More historical research would prove that for the era, end of and post depression...that fostering out your child(ren) was a common practice if the family fell on hard times.  Starting in the very early 1900's, there were an abundance of fostering type contracts like my dad's.  The actual foster care systems weren't fully developed until mid 20th century.  Her grandma grew up in a world where it was common to basically indenture a child you felt you couldn't fully provide care for, to someone else.  In the northeast, groups of children were even marketed to families in the midwest in an effort to keep them off of the streets of the major cities.  
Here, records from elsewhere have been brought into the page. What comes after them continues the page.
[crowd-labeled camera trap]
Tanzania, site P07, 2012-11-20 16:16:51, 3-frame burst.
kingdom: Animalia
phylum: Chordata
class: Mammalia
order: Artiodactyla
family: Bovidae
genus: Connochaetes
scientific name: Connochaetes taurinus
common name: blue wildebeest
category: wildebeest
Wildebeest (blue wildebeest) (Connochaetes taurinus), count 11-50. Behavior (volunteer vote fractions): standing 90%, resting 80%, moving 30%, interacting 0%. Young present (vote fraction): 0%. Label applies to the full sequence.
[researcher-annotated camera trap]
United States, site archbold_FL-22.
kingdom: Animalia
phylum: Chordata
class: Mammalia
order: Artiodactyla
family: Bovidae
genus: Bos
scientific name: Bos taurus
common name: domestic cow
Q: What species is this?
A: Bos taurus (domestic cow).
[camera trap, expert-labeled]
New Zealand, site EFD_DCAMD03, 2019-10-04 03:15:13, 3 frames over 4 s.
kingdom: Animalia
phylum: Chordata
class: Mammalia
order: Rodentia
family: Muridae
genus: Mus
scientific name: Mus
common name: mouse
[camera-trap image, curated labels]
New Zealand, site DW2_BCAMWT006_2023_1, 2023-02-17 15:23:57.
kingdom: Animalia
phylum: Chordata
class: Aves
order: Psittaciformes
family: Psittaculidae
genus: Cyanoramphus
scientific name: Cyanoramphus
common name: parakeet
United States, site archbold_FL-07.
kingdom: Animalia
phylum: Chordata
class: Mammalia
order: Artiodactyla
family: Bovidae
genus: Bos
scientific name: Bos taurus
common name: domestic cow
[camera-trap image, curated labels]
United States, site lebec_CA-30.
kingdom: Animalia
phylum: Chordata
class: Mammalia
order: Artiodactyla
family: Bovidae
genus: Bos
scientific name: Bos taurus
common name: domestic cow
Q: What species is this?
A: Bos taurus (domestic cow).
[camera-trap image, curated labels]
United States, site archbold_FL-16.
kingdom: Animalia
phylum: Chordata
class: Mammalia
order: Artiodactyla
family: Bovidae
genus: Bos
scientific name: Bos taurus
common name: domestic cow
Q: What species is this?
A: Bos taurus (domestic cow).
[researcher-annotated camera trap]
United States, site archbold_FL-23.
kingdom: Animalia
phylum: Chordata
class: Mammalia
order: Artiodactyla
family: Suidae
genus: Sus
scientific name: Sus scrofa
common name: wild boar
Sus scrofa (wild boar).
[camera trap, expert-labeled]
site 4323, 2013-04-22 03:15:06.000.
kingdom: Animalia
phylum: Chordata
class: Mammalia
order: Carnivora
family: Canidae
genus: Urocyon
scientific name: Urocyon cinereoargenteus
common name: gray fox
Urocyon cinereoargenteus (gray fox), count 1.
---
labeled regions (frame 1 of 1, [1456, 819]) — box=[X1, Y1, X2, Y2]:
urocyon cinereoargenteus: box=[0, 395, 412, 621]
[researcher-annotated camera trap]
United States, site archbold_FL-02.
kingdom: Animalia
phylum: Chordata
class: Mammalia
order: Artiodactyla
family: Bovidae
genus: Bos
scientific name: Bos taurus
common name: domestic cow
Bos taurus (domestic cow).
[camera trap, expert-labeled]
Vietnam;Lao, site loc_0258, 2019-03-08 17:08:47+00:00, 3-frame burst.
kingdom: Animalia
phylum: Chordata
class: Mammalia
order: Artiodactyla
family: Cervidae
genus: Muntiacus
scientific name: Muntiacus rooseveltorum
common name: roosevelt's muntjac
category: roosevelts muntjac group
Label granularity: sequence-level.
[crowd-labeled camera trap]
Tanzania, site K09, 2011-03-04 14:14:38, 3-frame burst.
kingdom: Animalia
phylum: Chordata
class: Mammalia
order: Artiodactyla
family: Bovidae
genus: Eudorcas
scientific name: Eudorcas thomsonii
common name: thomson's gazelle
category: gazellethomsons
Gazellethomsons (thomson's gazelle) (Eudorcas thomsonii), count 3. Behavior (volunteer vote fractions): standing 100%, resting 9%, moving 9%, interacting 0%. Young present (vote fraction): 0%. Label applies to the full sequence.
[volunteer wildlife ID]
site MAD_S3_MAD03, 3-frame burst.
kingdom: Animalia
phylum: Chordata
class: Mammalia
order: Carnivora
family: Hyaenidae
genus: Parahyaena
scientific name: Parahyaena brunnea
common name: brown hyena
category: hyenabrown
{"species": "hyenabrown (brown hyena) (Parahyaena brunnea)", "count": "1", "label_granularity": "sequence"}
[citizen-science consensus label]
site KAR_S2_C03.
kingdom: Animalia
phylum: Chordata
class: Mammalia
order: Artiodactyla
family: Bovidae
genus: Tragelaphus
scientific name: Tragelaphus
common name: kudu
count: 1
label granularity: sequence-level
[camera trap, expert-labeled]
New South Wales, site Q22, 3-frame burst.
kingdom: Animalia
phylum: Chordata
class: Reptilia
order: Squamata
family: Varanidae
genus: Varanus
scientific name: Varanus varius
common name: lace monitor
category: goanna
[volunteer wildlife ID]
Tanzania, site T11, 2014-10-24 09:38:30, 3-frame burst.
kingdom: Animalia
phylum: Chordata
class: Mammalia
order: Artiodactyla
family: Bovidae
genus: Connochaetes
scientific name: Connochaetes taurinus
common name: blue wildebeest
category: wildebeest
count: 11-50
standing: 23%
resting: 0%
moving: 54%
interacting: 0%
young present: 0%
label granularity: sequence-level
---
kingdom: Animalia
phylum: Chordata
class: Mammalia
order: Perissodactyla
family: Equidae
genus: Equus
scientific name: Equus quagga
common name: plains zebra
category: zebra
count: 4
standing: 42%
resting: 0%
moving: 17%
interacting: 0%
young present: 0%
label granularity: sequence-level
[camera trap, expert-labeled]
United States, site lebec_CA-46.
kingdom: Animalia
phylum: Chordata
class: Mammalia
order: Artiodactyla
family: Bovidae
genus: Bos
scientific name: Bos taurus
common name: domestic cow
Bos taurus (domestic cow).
But, somehow being a young mother herself with 3 children under 8 years of age...at this time she could not see past or understand how her Grandma didn't grasp that SHE herself was responsible for how he'd grown up?  And, unfortunately there were more than a few years of resentment built up at this gray haired, mild mannered woman due to some of the foster home and mom dating in the 1950's stories her father had recollected.  Yes for years it seemed, Dad's mom must have been to blame for the mess of an adult he had become.  It had been easy to place the responsibility of a poor upbringing on her.

Yet here, now, at the basin grandma looked small, worn weary and lost.  That was her son in that hospital, languishing.  Now as the grand-daughter, and a war-torn mother of youngsters herself - she looked upon the wrinkled skin and back arched in defeat; and waves of compassion and love filled her inside.  Grandma just didn't understand.  She had done the best she could, and sat here, distraught by the situation and trapped on the same sideshow, trapped in the same trashy venue, and the inevitable sad ending.  

Kind conversation and a restless "good night" later, she lay listening to grandma's heaving breathing.  In life, it is understood your children should outlive you.  She wished she could spare grandma the trauma of the next few days.  Hell, she wasn't even prepared or ready for it herself.  But in a way, adopting what grandma must be going through, gave her a small purpose in the thing.  Like another focus, a way to step outside the pain of what was really about to happen.  Like the lit cannon, waiting for the ignition cord to burn down to the magnificent and terrible explosion everyone anticipates, but is never quite ready to experience.